Example of Section 10(4G)
Scenario 1:
- Facts:
- Mr. John, a non-resident living in the UK, maintains an investment account with an offshore banking unit in GIFT City, Gujarat (IFSC).
- The account is managed by a SEBI-registered portfolio manager operating in the IFSC.
- The portfolio includes Indian equities, bonds, and mutual fund units.
- In FY 2024-25, Mr. John earns:
- ₹3,00,000 as short-term capital gains from the sale of equity shares.
- ₹1,50,000 as dividend income from mutual fund units.
- ₹2,00,000 as interest income from bonds.

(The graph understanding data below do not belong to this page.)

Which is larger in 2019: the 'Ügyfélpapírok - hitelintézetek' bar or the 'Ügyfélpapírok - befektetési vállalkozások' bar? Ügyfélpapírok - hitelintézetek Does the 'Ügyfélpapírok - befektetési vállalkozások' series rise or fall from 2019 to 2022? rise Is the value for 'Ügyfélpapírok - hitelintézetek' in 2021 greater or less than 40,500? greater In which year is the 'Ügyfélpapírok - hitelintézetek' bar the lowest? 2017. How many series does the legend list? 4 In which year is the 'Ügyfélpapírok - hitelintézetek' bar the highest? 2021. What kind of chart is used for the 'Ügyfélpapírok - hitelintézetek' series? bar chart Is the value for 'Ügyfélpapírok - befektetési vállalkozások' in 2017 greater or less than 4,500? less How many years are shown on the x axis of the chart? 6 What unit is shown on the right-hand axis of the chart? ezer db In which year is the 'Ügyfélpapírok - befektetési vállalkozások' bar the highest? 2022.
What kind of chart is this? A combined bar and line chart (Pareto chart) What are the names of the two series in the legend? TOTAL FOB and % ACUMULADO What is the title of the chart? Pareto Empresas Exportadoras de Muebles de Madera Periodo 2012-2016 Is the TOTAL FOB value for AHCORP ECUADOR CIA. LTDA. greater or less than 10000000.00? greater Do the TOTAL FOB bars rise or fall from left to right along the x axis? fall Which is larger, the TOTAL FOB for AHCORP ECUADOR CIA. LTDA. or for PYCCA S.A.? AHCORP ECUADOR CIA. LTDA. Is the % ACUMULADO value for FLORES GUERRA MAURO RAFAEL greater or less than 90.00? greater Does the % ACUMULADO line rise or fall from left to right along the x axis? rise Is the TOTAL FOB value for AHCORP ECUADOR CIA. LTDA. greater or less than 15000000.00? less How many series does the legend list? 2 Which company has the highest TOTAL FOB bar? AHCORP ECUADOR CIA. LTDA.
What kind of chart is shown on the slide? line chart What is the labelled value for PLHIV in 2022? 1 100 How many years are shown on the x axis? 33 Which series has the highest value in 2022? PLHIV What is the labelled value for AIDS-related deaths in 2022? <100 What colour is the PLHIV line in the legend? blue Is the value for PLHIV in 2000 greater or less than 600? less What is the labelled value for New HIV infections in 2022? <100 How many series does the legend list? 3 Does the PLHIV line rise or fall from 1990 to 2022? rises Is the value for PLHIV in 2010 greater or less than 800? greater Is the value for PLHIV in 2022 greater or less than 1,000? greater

- All income is received in USD in his offshore account.
- Tax Treatment:
- The total income of ₹6,50,000 (₹3,00,000 capital gains + ₹1,50,000 dividends + ₹2,00,000 interest) is exempt under Section 10(4G) because:
- Mr. John is a non-resident.
- The income is from a portfolio of securities/financial products managed by a portfolio manager in an IFSC.
- The income is received in foreign currency in an offshore banking unit account.
- If Mr. John were a resident, this income would be taxable under the heads “Capital Gains” or “Income from Other Sources,” depending on the nature of the income.
- The total income of ₹6,50,000 (₹3,00,000 capital gains + ₹1,50,000 dividends + ₹2,00,000 interest) is exempt under Section 10(4G) because:
Scenario 2:
- Facts:
- Ms. Li, a non-resident in Hong Kong, invests in a portfolio of derivatives and ETFs through a portfolio manager in GIFT City’s IFSC.
- In FY 2024-25, she earns ₹4,00,000 from the settlement of derivative contracts (financial products).
- Later in the year, Ms. Li becomes a resident in India due to her stay exceeding 182 days.
- Tax Treatment:
- The ₹4,00,000 earned while Ms. Li was a non-resident is exempt under Section 10(4G), provided it was received in foreign currency and managed by an IFSC portfolio manager.
- Any income earned after she becomes a resident is not exempt and will be taxable under the relevant provisions (e.g., “Capital Gains” or “Income from Other Sources”).